March 9, 2008
Angela Mitropoulos's Notes on the Frontiers and Borders of the Postcolony in the 2007 Sara Reader--Frontiers is concerned with John Howard's declaration of a de facto state of emergency over remote indigenous communities in the Northern Territory. This was justified by the protection of children from abuse – or, more specifically, the release of the report by the Board of Inquiry into the Protection of Aboriginal Children from Sexual Abuse in the Northern Territory.
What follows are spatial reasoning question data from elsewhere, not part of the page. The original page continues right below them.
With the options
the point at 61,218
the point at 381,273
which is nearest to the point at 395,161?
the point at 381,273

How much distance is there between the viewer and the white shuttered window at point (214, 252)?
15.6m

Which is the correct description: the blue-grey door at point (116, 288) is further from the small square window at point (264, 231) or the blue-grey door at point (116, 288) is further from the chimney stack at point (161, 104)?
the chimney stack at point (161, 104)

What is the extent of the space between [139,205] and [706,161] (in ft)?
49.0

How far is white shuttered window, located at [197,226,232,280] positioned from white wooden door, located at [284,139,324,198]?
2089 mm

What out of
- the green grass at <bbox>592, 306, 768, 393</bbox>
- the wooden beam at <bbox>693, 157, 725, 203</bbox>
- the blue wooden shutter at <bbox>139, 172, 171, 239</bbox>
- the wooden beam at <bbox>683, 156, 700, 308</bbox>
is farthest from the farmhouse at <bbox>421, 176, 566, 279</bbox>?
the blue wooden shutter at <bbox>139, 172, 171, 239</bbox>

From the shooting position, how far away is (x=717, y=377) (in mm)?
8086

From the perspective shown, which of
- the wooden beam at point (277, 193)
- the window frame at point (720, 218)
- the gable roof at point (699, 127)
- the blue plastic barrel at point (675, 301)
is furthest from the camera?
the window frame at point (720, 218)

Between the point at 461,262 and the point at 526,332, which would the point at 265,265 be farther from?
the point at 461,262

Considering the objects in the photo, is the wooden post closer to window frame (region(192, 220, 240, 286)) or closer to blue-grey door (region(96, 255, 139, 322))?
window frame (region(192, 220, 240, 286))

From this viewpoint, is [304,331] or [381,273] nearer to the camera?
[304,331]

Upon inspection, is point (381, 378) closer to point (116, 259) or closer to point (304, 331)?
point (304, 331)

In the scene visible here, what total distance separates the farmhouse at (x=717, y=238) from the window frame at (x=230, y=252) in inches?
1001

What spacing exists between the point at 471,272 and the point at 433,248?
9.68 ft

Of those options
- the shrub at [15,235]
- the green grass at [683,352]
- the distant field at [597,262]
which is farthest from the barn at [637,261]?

Mitropoulos asks a good question:
The obvious question being posed here is why, after cutting health and welfare services to indigenous communities, it has required a paramilitary intervention to, purportedly, ensure the health and welfare of those same communities.
She links the state of emergency in Northern Territory to events with the events around the Tampa-- the military seizure and interdiction in 2001, by the Australian government, of the Norwegian freighter that had rescued over 300 undocumented migrants from drowning, and states that:
In both these instances, what have been ongoing and widely-reported occurrences (undocumented boat arrivals and child abuse) were reconstructed as singularly alarming events providing the pretext for authoritarian displays of sovereignty – that is, declarations of an exceptional situation demanding, without question, the suspension of the normal functioning of the law so as to restore the presumed integrity of the Australian body politic.
She analysises this from the perspective of the distinction between frontier spaces and bordered realms which she corelates with the distinction – in Social Contract theories – between the 'state of nature' and 'society' that, in turn, are the ideal-typical placeholders for the 'West' and the colonies.